Some market operators interviewed during the week commended the CBN for the devaluation. One of the operators and doyen of stockbrokers of the NSE, Mr. Sam Ndata, said the devaluation of the naira was a step in the right direction as the exercise would attract more foreign investors and those who have exited the market prior to the devaluation may want to re-invest in the market.
Also commenting on the devaluation, another market operator, Mr. Charles Asuluka of Foresight Securities said it was a wise decision taken by the CBN. “It is good for the stock market. It should have been done before now because if it is not officially done, the naira would have, on its own accord, devalued itself because the signs were visible,” he said.
In his assessment, the Managing Director of APT Securities and Funds Limited, Alhaji Kasimu Garba Kurfi, commended the CBN for the devaluation adding that its multiplier effect would impact positively on the market as prices of stock were likely to resume upwards momentum. He said those who would have wanted to be off equities prior to the devaluation and retained the value in hard currencies may have a rethink as they can also safeguard the value of their wealth in assets.
The CBN devaluation of the naira pegged the official exchange rate at N168 to one US dollar from N155 in an effort to contain pressure on the local currency, brought on by the oil price slump.
The CBN, also for the first time in almost two years, decided to raise the Monetary Policy Rate (MPR), the benchmark interest rate, by 100 basis points to 13 per cent from 12 per cent.
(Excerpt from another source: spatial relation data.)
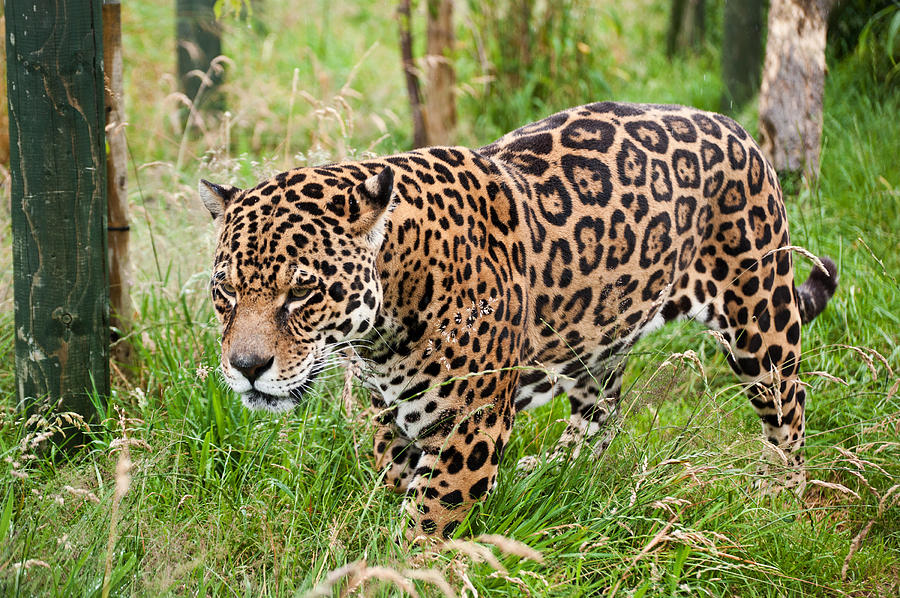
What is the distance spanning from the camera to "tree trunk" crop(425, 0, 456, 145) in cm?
861

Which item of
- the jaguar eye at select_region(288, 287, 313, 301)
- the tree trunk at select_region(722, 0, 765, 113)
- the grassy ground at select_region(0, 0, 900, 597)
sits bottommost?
the grassy ground at select_region(0, 0, 900, 597)

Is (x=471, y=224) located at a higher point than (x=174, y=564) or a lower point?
higher

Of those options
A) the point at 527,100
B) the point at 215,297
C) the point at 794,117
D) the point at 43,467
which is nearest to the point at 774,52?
the point at 794,117

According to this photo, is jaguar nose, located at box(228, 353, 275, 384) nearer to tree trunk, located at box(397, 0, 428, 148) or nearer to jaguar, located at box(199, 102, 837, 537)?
jaguar, located at box(199, 102, 837, 537)

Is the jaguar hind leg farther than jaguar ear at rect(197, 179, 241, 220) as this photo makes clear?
Yes

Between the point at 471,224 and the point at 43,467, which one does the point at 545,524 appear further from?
the point at 43,467

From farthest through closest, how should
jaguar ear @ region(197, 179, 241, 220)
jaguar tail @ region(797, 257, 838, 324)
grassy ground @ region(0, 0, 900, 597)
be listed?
jaguar tail @ region(797, 257, 838, 324), jaguar ear @ region(197, 179, 241, 220), grassy ground @ region(0, 0, 900, 597)

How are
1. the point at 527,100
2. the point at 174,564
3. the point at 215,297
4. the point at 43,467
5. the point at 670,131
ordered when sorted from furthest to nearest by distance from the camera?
the point at 527,100, the point at 670,131, the point at 43,467, the point at 215,297, the point at 174,564

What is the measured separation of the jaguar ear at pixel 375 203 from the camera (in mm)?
3186

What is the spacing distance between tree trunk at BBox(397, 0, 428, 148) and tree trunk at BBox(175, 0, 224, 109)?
1959 mm

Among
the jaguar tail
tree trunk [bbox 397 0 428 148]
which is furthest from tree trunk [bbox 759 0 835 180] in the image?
tree trunk [bbox 397 0 428 148]

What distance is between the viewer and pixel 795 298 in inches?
177

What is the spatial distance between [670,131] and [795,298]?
3.58 ft

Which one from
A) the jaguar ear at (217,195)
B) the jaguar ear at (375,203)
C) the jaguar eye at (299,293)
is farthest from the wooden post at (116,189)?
the jaguar ear at (375,203)
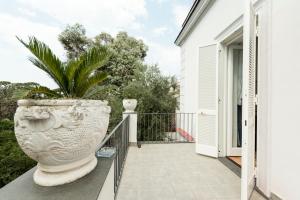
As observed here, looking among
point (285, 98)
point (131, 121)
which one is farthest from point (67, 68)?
point (131, 121)

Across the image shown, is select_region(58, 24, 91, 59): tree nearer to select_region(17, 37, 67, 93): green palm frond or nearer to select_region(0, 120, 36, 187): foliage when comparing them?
select_region(0, 120, 36, 187): foliage

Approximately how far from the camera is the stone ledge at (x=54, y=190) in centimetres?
87

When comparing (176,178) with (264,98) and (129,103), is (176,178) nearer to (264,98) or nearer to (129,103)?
(264,98)

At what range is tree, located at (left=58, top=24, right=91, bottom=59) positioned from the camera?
12477 millimetres

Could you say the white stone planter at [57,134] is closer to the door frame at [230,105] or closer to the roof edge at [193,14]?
the door frame at [230,105]

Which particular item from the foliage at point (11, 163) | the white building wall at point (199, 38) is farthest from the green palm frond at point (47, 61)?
the foliage at point (11, 163)

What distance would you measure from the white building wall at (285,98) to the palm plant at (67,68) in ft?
6.58

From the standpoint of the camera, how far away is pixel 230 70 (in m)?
3.84

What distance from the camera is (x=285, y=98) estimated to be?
2.06 meters

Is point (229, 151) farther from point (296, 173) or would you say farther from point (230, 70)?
point (296, 173)

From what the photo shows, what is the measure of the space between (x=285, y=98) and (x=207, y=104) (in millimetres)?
1951

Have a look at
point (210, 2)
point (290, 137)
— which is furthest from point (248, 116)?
point (210, 2)

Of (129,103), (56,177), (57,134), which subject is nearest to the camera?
(57,134)

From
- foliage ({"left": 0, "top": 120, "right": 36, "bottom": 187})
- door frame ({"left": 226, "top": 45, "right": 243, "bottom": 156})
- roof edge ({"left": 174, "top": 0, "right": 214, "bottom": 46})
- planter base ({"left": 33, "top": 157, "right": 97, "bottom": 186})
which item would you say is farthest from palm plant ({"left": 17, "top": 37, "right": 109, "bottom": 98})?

The apex bank also adjusted Cash Reserve Ratio (CRR) on private funds held by the banks to 20 percent from the current 15 percent, effectively mopping up liquidity and sterilising an estimated N500 billion of banks’ deposits at zero per cent interest rate.
The decision to raise the MPR, CRR on private sector funds and devalue the naira on private funds was said to be aimed at restoring investors’ confidence and preserve macro-economic stability.
But in a related development, some university professors have described the recent devaluation of the nation’s currency by the CBN following the sudden drop in oil price at the international market been as “senseless and insensitivity.”
Professors Tunde Ogunsanwo and Okanlanwo Odusoga stated that the devaluation would inflict more pains on the citizens.
They made the statement at the investiture of Prof. Okanlawon Odusoga as the sixteenth President of the Sagamites Club in Sagamu on Saturday.
Ogunsanwo, who is a lecturer and former Dean of the Faculty of Sciences, Olabisi Onabanjo University (OOU), Ago-Iwoye, urged Nigerians to “rise and tell the government that she got it wrong with the devaluation of the naira giving its dire socio-economic implications.”
The immediate past president of the Philanthropic expressed the fear that the target of the devaluation might not be achieved.
“The devaluation of the naira is senseless and insensitivity of the government. The government is not in tune with reality. Nigerians should tell the government that you have got it wrong.
“When the price of oil was higher in the past than what was anticipated in the budget, what did we do with it? Supposing technology takes over oil tomorrow and oil is relegated to the background like coal, are we going to perish?”
However, Odusoga, the newly installed president of the club, a lecturer and consultant at the Obstetrics and Gynaecology Department of Olabisi Onabanjo University Teaching Hospital (OOUTH), observed that the nation’s healthcare delivery, which is currently poor and underfunded, could aggravate.
He said: “Unless the government reduces tuition fees, subsidises out-of-the pocket expenditure on medical treatment, undertake free treatment of diabetes, chronic hypertension, cancer among others, Nigerians may find it very difficult to finance quality healthcare service with devalued naira.”